Wie sind Menschheitsideale wie Gerechtigkeit, Barmherzigkeit und Solidarität den Kindern unserer Zeit zu vermitteln, angesichts der fast schrankenlos aufgeheizten Angst vor der Zukunft? Wie ein Gift dringt sie durch die Lebensalter immer tiefer bis in die frühe Kindheit. Das Konkurrenzbewusstsein ist mancherorts bereits in der frühe Primarschulklasse eingedrungen. Es wird nicht einmal als Gefahr für das soziale Leben anerkannt, weil Gier und Neid unter dem Namen der Konkurrenz in unserer Welt derart salonfähig geworden sind. Kampfgehabe wird teilweise direkt begrüsst. Schon kleine Kinder werden in Kampfsportarten geschickt und auf Selbstverteidigung getrimmt. Auch die Kinderunterhaltung ist sehr kampfbetont geworden. Vielleicht ohne zu merken geht auch hier die Botschaft der Angst mit ein, Bedrohung ist überall; man muss sich selber wehren; wer schwach ist hat kaum Chancen. Diesen Botschaften steht relativ wenig Einübung von Solidaritätsverhalten gegenüber.

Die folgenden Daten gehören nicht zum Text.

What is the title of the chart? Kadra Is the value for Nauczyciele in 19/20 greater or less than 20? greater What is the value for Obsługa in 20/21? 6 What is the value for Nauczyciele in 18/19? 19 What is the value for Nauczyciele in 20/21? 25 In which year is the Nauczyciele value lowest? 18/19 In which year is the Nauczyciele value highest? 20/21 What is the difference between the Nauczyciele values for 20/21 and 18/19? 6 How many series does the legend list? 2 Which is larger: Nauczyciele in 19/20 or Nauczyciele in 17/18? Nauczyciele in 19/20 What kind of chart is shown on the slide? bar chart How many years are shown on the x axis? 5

Du lernst nicht nur für dich!
Ich bin überzeugt, dass wir einer Wende in der Werterziehung bedürfen. Solidarische Hilfe, Einstehen für einander, Hinsehen auf die Not (und die Freude) der andern muss wieder einen viel grösseren Raum in der Erziehung und der Schule finden. Schule soll nicht nur mir etwas nützen: „Du lernst für dich, nicht für die Schule“, steht diesem Wert krass entgegen und zementiert den Eigennutz. Vielmehr muss es heissen: Du lernst für dich und für die Schule. Das heisst: Es geht in der Schule nicht nur um dich, sondern auch um die anderen, die Gemeinschaft, die Gesellschaft, die dich mit deinem Können brauchen wird. Wieviele Schüler lernen „für den Lehrer“ und sind dadurch motiviert? Und das ist gut so! Werten wir den Einsatz für andere wieder auf! Entlarven wir die Konkurrenz als Geisel der Menschheit, die alle ins Verderben treiben kann! Hinter ihr stehen die Affekte der Gier, der Angst und des Neides.